In the forum thread, what treat does the first reply suggest offering to take the foster child out for?

## Text provided

┄┄┄┄┄┄

My mother fosters and we currently have an 8 year old.


The 8 year old has been so badly behaved all day and still at it which is making me really mad because all i want her to do is to shut up and quit being naughty and annoying. i know that she has had a bad past and she knows it, she knows shes being naughty she just doing it for the sake of it, she knows what shes doing because she sits there smiling and its causing me my mum and sister to argue but we all dont agree with each other . the 8 year gets really jealous when my mum speaks to me and my sister
 
I'm sorry that she is getting on your nerves. If it helps at all keep in mind that her behavior is probably her acting out of pain. Many foster kids have a history of abuse of some kind, either from other foster parents or their biological parents. So if I were you I know it might be hard but you might consider trying to reach out to her. Offer to bring her for some ice cream or something. If she acts paranoid and wonders why you're being so nice to her, don't take it personally. Having to jump from one household to another household really tests a child's faith in the ability to love unconditionally. If I were you I would try to show her that you can love unconditionally.

I know it's hard on you and your mother too. It's hard to deal with someone who has attention-seeking behavior, whether or not they're aware of it. I hope all goes well and I hope things get better with time. Please keep me updated. Also remember I'm on AIM if you ever need someone to just listen to you. I know you probably have a lot on your nerves from her so if you need to complain I completely understand. Plus it is better for you to get your feelings out talking to someone else rather than acting on them towards her. So PM me whenever you need. I'm all ears.

<hugs>
 
Well, your mom and sister shouldn't yell at each other over someone else.

If I was mad at my girlfriend, should I yell at my best friend about it? No. I should be talking to (not yelling at) my girlfriend about it, not my best friend.

If they absolutely have to yell at each other, they should do it in private. That's like me getting in an argument with my girlfriend in the middle of the mall where everyone can see our arguments. (Believe me, I've actually seen it happen to two of my friends... it's not a pretty sight!)

I know what it's like with foster kids and foster parents. Every parent and every kid is different. It's just a matter of doing the best you can to adapt to their needs, but at the same time being firm with what you believe is right or wrong.

If the foster kid is acting like that because of her past, then she needs to be taught that she needs to let go of her past and realize that she has a foster mom who really cares about her. Show her that everyone cares about her. She's not just "a foster kid" that you have to "put up with". She's someone who requires the same kind of attention as every other non-foster kid.
 
If the foster kid is acting like that because of her past, then she needs to be taught that she needs to let go of her past and realize that she has a foster mom who really cares about her.

┄┄┄┄┄┄

## Collected data entries
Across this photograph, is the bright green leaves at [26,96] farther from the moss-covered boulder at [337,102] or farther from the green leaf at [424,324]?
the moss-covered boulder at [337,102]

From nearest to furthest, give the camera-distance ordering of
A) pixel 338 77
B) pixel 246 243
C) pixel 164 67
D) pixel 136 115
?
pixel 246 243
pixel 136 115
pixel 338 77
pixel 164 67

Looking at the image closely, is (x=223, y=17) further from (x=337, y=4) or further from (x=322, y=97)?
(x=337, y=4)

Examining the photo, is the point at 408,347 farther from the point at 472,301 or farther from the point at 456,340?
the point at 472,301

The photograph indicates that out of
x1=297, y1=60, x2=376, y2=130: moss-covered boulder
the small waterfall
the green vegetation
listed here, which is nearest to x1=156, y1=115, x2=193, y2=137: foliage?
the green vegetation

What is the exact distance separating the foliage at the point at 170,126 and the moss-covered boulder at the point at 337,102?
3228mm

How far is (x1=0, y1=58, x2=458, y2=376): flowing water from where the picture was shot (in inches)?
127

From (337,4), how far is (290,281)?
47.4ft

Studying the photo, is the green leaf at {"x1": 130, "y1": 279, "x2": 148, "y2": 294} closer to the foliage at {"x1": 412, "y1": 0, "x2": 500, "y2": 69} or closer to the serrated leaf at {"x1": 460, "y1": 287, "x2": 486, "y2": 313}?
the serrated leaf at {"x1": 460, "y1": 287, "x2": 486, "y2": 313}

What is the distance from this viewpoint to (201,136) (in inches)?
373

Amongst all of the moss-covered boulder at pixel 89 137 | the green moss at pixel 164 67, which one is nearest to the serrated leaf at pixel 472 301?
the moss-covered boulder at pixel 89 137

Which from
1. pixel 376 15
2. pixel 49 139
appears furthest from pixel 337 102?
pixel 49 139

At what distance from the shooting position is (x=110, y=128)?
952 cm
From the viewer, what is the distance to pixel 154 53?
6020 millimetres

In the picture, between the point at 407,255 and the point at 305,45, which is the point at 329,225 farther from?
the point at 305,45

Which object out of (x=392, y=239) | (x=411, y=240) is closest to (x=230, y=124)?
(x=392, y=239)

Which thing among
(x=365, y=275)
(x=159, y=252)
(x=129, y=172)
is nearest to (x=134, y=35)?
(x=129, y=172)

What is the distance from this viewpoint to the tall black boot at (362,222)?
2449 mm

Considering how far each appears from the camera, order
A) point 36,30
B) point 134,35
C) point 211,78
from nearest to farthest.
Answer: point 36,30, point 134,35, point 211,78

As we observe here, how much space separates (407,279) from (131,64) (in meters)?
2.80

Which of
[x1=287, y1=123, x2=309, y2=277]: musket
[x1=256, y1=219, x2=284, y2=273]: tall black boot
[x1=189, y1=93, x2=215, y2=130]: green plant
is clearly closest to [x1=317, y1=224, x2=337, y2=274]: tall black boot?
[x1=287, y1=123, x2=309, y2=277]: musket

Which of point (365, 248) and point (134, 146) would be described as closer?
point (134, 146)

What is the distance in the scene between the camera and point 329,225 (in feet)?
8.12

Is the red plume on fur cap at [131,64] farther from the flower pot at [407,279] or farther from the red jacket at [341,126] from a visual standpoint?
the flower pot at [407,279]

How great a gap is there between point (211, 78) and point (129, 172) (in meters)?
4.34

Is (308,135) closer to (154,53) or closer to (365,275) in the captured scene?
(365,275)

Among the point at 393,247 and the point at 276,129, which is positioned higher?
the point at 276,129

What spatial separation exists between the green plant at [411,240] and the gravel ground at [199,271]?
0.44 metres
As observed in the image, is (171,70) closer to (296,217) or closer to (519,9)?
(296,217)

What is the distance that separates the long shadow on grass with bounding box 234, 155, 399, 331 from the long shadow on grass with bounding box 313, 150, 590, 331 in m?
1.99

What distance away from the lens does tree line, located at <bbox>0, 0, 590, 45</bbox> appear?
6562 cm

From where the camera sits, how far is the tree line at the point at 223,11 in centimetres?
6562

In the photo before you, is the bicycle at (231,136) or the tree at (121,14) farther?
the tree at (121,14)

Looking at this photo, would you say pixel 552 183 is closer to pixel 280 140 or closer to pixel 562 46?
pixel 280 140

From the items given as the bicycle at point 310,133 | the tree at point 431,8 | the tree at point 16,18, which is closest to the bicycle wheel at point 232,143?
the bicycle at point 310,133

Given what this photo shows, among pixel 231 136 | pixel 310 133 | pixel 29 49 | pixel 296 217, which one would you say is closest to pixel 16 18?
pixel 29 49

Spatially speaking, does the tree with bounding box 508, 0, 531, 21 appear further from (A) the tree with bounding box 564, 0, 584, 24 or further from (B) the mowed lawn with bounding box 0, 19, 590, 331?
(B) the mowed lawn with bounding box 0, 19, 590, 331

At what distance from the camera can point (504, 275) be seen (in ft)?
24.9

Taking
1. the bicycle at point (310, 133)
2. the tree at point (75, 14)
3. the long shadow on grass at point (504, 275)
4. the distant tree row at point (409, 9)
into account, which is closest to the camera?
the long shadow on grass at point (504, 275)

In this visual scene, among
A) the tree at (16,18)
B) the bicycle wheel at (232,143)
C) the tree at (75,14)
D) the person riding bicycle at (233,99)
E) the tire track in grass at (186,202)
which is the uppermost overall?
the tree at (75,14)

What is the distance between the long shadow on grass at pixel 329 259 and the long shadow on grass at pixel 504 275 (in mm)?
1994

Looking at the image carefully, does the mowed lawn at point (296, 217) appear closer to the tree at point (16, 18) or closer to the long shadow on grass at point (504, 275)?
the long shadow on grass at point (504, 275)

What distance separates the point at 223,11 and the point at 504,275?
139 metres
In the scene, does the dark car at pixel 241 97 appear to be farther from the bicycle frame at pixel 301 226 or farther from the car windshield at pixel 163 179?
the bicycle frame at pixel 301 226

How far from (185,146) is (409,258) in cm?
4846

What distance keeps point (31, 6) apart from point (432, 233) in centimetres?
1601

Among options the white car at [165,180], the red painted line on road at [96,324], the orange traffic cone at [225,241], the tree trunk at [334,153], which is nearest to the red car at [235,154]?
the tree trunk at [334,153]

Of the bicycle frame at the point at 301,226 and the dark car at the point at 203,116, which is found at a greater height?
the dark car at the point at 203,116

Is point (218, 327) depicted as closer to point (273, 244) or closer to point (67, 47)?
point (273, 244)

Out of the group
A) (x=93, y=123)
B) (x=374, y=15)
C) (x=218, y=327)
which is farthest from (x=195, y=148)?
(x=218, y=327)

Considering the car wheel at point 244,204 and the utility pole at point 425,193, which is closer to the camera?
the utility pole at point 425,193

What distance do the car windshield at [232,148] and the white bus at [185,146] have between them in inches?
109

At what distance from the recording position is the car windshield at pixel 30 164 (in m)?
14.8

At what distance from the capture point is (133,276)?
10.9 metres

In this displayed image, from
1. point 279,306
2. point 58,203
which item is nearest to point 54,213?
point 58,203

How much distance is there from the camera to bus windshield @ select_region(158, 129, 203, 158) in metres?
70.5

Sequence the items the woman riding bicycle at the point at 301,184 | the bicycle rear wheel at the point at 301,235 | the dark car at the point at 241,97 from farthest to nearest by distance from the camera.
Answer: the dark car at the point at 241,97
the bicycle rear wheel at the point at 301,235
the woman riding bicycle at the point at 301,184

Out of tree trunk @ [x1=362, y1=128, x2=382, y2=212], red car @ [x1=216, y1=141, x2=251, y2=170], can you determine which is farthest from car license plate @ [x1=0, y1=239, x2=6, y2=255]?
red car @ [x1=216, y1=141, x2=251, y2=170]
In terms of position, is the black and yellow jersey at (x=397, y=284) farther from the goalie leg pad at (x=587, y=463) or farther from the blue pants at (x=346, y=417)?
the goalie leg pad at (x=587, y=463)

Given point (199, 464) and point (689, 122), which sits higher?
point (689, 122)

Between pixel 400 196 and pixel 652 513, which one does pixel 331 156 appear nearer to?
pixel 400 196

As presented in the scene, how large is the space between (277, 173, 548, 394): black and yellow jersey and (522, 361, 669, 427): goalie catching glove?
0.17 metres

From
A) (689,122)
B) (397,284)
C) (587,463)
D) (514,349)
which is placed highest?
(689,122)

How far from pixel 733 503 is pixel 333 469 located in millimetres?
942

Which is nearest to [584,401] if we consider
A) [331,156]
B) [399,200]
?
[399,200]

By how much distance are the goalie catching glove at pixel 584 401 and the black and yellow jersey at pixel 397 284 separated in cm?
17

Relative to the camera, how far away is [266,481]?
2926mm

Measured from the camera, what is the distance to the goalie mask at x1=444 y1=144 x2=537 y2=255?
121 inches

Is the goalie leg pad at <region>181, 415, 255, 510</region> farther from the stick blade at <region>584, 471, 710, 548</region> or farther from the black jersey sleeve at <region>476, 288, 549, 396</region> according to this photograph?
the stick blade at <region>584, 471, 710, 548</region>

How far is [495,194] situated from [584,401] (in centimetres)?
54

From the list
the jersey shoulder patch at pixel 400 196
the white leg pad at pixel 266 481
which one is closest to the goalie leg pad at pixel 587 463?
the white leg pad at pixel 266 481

┄┄┄┄┄┄

## Response to this task
Ice cream.